Album: I Have My Liberty!: Gospel Sounds from Accra, Ghana

Label: Dust-to-Digital

Review date: Jan. 19, 2012


Like so many other of Africa’s cities, Accra, Ghana is a sprawling and ever-growing mess. People stream in from the grindingly poor countryside to try to better their lot (the housing may go up fast, but at least 84% of it has walls of cement, which is nearly twice the national average) or at least make a living. Consider the stress that comes from drastic social change, migration, and economic turbulence, and it’s not a big surprise that many people rely on ecstatic religious experience to get them through. According to Ghana’s Wikipedia page, its citizens speak 79 different languages, but over two thirds of them are Christian; Accra has hundreds, maybe thousands of churches to minister to them.

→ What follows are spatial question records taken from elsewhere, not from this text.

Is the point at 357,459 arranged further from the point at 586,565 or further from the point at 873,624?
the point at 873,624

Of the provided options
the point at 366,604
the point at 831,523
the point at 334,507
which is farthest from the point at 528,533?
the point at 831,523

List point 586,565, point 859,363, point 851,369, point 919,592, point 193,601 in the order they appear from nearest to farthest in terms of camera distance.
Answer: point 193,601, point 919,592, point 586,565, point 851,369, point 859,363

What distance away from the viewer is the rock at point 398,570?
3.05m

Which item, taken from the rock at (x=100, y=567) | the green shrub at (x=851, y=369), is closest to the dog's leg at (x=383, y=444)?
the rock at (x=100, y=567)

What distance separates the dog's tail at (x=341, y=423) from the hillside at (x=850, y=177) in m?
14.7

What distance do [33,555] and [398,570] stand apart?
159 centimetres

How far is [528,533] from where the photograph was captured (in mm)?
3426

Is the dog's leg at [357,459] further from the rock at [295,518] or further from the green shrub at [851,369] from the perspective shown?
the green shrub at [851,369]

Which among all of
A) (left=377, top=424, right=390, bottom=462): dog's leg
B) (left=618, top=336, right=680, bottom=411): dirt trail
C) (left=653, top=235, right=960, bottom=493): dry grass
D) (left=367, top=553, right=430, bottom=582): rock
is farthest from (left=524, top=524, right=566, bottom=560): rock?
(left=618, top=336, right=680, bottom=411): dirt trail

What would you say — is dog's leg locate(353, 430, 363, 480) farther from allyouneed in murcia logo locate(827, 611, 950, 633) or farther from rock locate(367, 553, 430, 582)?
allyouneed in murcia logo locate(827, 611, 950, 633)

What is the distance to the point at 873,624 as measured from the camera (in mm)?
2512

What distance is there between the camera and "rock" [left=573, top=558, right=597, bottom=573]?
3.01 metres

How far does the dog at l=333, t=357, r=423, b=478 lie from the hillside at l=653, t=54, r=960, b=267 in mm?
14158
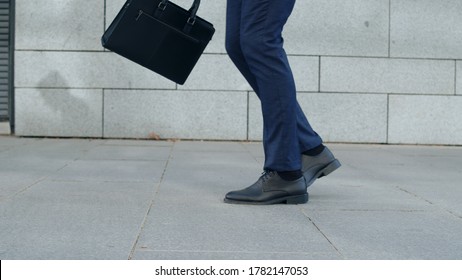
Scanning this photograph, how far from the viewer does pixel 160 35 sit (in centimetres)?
362

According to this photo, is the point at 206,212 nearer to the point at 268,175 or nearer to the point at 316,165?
the point at 268,175

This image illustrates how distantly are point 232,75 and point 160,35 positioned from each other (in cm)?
346

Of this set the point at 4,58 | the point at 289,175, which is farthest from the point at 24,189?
the point at 4,58

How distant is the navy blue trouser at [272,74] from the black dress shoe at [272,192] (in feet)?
0.23

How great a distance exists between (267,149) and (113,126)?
397 centimetres

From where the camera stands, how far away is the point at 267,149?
3.36m

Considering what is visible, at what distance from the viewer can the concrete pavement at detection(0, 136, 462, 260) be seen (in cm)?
239

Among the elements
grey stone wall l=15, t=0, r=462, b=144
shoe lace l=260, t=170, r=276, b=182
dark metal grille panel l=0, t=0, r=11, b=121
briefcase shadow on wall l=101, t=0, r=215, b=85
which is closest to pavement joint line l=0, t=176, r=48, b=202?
briefcase shadow on wall l=101, t=0, r=215, b=85

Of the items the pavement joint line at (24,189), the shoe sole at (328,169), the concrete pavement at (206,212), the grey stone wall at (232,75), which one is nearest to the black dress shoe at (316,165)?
the shoe sole at (328,169)

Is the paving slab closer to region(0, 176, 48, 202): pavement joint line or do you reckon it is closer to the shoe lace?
region(0, 176, 48, 202): pavement joint line

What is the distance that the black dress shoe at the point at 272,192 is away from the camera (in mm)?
3346

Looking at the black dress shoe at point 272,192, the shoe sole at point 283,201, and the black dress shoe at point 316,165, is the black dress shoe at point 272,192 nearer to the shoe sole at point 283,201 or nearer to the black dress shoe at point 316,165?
the shoe sole at point 283,201

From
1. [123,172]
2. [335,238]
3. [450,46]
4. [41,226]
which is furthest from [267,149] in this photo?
[450,46]

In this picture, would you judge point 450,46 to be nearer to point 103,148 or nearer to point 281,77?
point 103,148
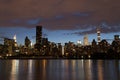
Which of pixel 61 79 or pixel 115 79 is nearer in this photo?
pixel 115 79

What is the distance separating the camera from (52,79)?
48406mm

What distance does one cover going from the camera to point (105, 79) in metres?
46.2

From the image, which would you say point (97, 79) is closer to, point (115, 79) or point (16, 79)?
point (115, 79)

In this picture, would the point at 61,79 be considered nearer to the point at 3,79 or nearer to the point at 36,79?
the point at 36,79

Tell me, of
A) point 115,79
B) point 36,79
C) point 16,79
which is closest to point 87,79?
point 115,79

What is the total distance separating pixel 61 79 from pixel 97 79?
613 centimetres

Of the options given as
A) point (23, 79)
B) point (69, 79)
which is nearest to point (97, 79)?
point (69, 79)

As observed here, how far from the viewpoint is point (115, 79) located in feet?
150

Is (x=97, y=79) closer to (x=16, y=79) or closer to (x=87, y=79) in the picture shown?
(x=87, y=79)

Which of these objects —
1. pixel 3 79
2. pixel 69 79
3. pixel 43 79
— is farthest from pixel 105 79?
pixel 3 79

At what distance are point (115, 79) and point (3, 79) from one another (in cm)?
1790

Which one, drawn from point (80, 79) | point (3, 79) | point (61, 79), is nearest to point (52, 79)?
point (61, 79)

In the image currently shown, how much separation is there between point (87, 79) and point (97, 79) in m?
1.63

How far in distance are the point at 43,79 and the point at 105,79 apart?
997 cm
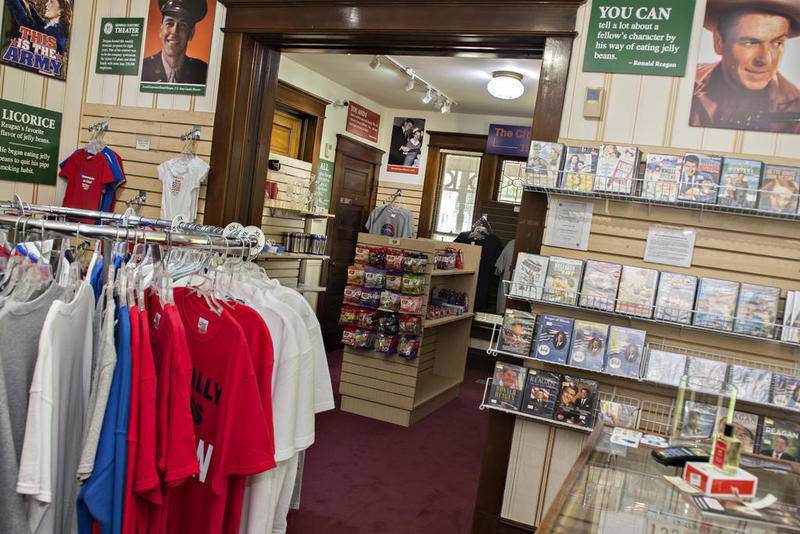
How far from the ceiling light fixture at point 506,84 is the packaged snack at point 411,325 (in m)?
2.62

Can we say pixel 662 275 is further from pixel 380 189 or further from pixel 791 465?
pixel 380 189

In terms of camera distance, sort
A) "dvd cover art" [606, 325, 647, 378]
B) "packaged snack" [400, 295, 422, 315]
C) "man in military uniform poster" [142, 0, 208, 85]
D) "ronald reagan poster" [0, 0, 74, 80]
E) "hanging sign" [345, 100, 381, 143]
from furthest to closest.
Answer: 1. "hanging sign" [345, 100, 381, 143]
2. "packaged snack" [400, 295, 422, 315]
3. "man in military uniform poster" [142, 0, 208, 85]
4. "ronald reagan poster" [0, 0, 74, 80]
5. "dvd cover art" [606, 325, 647, 378]

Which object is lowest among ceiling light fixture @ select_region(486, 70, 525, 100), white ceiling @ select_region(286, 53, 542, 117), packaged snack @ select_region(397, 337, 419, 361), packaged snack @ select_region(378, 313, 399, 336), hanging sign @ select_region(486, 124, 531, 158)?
packaged snack @ select_region(397, 337, 419, 361)

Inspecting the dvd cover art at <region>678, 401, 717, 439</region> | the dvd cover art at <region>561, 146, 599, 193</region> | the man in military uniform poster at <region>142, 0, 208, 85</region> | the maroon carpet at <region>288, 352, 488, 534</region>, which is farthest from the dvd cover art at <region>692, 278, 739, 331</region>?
the man in military uniform poster at <region>142, 0, 208, 85</region>

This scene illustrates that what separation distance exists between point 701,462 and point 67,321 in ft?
6.06

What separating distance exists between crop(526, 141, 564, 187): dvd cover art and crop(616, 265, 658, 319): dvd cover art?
1.84ft

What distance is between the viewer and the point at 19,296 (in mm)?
1630

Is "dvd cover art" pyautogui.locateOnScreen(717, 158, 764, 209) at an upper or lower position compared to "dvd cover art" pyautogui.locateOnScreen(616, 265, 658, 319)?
upper

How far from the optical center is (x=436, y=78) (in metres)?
7.08

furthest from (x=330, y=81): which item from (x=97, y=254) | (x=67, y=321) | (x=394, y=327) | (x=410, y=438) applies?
(x=67, y=321)

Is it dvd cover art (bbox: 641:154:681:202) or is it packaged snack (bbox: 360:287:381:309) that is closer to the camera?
dvd cover art (bbox: 641:154:681:202)

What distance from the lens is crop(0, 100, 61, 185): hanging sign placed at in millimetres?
4199

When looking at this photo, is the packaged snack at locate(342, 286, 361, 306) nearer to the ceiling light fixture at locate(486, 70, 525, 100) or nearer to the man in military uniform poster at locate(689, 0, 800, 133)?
the ceiling light fixture at locate(486, 70, 525, 100)

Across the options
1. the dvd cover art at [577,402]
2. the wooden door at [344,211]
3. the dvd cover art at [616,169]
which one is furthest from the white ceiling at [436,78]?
the dvd cover art at [577,402]
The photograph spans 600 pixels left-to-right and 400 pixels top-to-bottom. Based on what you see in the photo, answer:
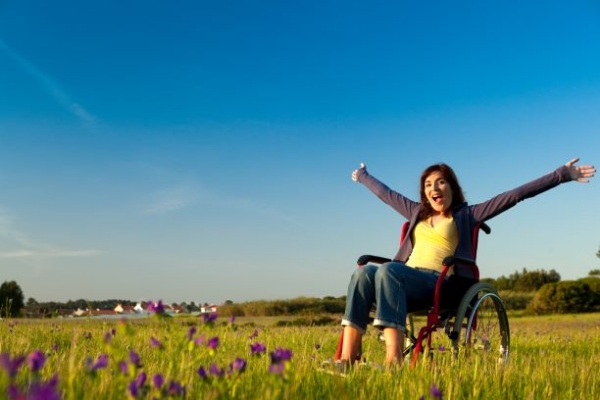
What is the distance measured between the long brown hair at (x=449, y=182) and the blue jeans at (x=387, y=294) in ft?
2.96

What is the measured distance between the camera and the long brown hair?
4.90 m

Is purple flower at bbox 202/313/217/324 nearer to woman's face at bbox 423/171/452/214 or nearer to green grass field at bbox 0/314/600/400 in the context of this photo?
green grass field at bbox 0/314/600/400

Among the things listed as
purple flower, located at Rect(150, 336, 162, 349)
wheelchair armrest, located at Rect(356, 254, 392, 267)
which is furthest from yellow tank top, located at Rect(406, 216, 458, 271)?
purple flower, located at Rect(150, 336, 162, 349)

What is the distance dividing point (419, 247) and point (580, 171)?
4.52 feet

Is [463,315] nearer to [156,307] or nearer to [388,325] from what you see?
[388,325]

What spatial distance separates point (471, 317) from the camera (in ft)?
13.5

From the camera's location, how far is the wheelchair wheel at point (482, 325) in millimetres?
4039

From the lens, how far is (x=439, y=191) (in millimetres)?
4832

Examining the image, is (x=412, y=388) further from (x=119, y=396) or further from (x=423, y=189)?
(x=423, y=189)

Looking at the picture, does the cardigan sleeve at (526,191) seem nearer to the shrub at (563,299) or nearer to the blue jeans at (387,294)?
the blue jeans at (387,294)

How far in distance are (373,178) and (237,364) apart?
4.09m

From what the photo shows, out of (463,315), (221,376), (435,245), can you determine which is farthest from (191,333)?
(435,245)

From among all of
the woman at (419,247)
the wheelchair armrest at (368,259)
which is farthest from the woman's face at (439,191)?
the wheelchair armrest at (368,259)

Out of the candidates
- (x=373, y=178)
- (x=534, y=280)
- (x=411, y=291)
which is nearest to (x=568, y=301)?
(x=534, y=280)
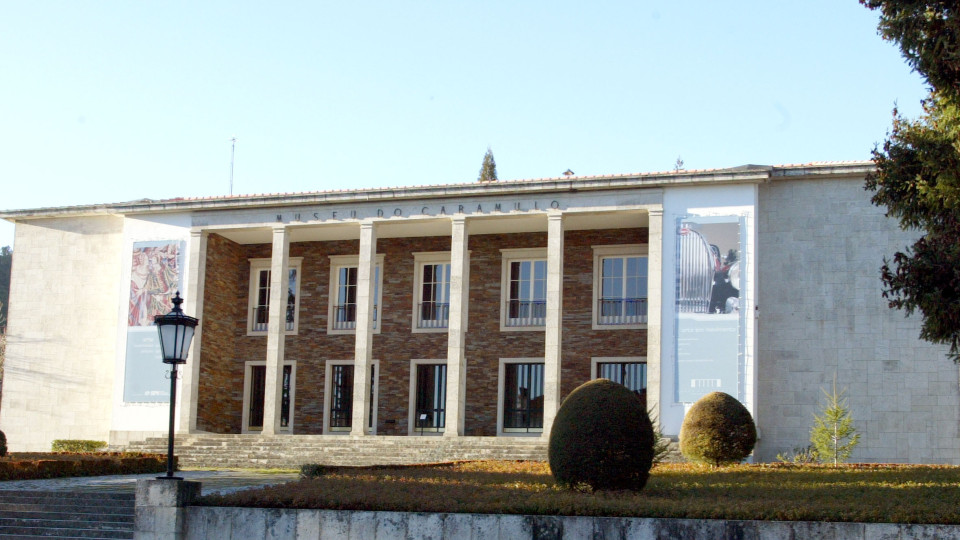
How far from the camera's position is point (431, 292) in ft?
115

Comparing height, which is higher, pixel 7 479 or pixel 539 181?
pixel 539 181

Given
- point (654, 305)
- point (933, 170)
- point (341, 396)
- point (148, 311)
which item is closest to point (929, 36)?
point (933, 170)

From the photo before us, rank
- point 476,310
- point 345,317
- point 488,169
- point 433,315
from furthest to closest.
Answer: point 488,169
point 345,317
point 433,315
point 476,310

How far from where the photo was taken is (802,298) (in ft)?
95.9

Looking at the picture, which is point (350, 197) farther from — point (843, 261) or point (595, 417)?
point (595, 417)

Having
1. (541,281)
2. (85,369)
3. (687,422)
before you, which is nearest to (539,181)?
(541,281)

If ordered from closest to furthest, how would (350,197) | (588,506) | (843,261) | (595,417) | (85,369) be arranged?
(588,506), (595,417), (843,261), (350,197), (85,369)

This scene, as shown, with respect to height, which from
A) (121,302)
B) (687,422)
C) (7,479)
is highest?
(121,302)

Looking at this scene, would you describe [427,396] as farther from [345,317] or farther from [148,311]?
[148,311]

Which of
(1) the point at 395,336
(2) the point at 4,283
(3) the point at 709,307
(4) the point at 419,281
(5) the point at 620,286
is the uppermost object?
(2) the point at 4,283

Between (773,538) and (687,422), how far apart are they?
30.5 ft

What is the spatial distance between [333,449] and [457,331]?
4.63 metres

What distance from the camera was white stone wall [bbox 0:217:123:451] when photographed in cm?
3481

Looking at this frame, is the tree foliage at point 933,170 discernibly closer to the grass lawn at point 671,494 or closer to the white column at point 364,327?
the grass lawn at point 671,494
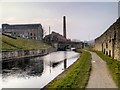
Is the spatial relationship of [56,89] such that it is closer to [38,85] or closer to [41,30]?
[38,85]

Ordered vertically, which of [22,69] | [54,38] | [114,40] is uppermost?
[54,38]

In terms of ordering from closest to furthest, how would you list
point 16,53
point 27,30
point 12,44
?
1. point 16,53
2. point 12,44
3. point 27,30

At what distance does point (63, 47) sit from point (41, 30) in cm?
1504

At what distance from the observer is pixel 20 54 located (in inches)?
2026

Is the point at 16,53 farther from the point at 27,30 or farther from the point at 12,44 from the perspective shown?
the point at 27,30

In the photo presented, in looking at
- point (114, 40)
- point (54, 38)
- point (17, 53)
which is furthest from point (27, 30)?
point (114, 40)

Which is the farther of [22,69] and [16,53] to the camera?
[16,53]

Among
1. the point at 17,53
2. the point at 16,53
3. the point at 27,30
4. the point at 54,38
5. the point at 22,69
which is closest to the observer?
the point at 22,69

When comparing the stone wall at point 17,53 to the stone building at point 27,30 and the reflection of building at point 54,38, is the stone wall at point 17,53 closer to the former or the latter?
the reflection of building at point 54,38

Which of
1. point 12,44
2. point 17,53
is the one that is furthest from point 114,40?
point 12,44

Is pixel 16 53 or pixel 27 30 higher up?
pixel 27 30

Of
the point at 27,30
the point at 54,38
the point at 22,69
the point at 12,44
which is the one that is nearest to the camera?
the point at 22,69

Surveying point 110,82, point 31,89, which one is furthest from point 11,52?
point 110,82

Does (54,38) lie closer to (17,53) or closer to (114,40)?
(17,53)
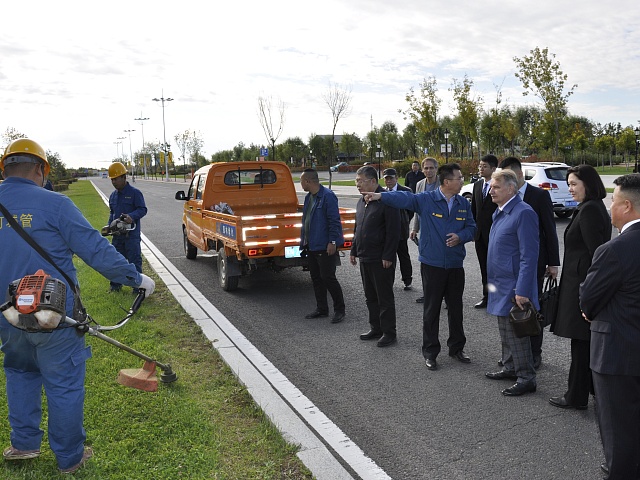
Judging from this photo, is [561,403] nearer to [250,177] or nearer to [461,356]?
[461,356]

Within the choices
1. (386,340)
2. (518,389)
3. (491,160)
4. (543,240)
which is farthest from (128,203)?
(518,389)

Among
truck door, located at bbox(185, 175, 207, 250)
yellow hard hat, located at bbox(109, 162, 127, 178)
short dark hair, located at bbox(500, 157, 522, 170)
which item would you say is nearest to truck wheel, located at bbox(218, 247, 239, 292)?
truck door, located at bbox(185, 175, 207, 250)

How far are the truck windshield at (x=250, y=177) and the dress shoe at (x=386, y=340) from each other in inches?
215

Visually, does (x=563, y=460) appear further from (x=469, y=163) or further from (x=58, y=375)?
(x=469, y=163)

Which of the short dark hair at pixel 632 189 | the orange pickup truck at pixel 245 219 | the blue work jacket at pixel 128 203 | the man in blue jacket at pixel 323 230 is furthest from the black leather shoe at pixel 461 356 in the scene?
the blue work jacket at pixel 128 203

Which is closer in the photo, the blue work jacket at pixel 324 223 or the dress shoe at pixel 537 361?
the dress shoe at pixel 537 361

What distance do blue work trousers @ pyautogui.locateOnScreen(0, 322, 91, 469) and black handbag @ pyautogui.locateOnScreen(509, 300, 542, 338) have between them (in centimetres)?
309

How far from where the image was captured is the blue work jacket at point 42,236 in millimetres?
3342

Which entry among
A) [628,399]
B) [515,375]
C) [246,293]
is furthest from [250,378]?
[246,293]

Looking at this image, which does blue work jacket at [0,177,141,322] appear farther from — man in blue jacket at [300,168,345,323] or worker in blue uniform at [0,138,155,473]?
man in blue jacket at [300,168,345,323]

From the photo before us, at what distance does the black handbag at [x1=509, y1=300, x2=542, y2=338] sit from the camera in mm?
4391

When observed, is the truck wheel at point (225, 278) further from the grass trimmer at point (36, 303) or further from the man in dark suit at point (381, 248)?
the grass trimmer at point (36, 303)

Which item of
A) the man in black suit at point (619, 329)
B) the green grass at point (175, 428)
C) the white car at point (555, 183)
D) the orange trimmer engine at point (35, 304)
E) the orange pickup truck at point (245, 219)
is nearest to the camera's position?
the man in black suit at point (619, 329)

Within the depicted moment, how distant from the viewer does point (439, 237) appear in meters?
5.31
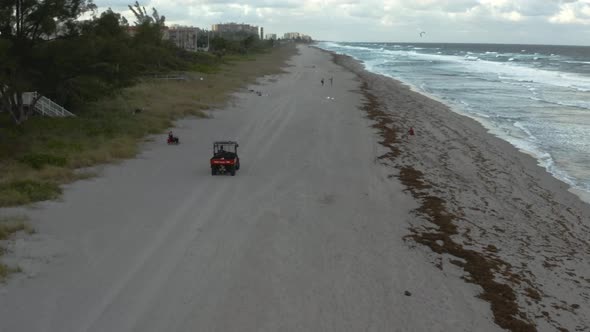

In 2008 Calpin Hoffman-Williamson, a sound engineer from Philadelphia, spent a season in recording the music he heard in charismatic services around town. Contemporary Ghanaian popular music is slick, studio-based stuff, with synthesizers, programmed beats, and hip-hop-inspired vocals. By comparison, this stuff is pretty raw, but also inclusive and accessible. The music ranges from full bands playing loping highlife or choppy reggae to a loaned keyboard playing blocky chords not too different from those you could hear at a dozen churches on Chicago’s south or west side next Sunday. Sometimes the congregation supplies all the sound; stately percussion, frantic handclaps, or just their voices. English is the lingua franca in Ghana, but that doesn’t mean that everyone understands it; some pieces have one preacher imparting the gospel pretty much the way you’d hear it here while another voice paces him or her (many of the services seem to be led by women), delivering the message in another language. Other songs come in tongues that the accompanying notes don’t even try to identify.

The booklet inside tries to give a sense of place by showing the churches, stills from services in progress, and text that makes a case for Ghanaian gospel music as a place where the old and new commingle without the burden of professionalism. People don’t need to be virtuoso performers; they just have to have the spirit. As a listening experience, that access cuts both ways. It’s hard not to get carried along with the joy and drive of most of this CD’s 25 tracks, but there are moments where one wishes that the unisons were a bit less polyphonic. But if you want your contemporary Ghanaian sounds done right, there’s always Jon Germain.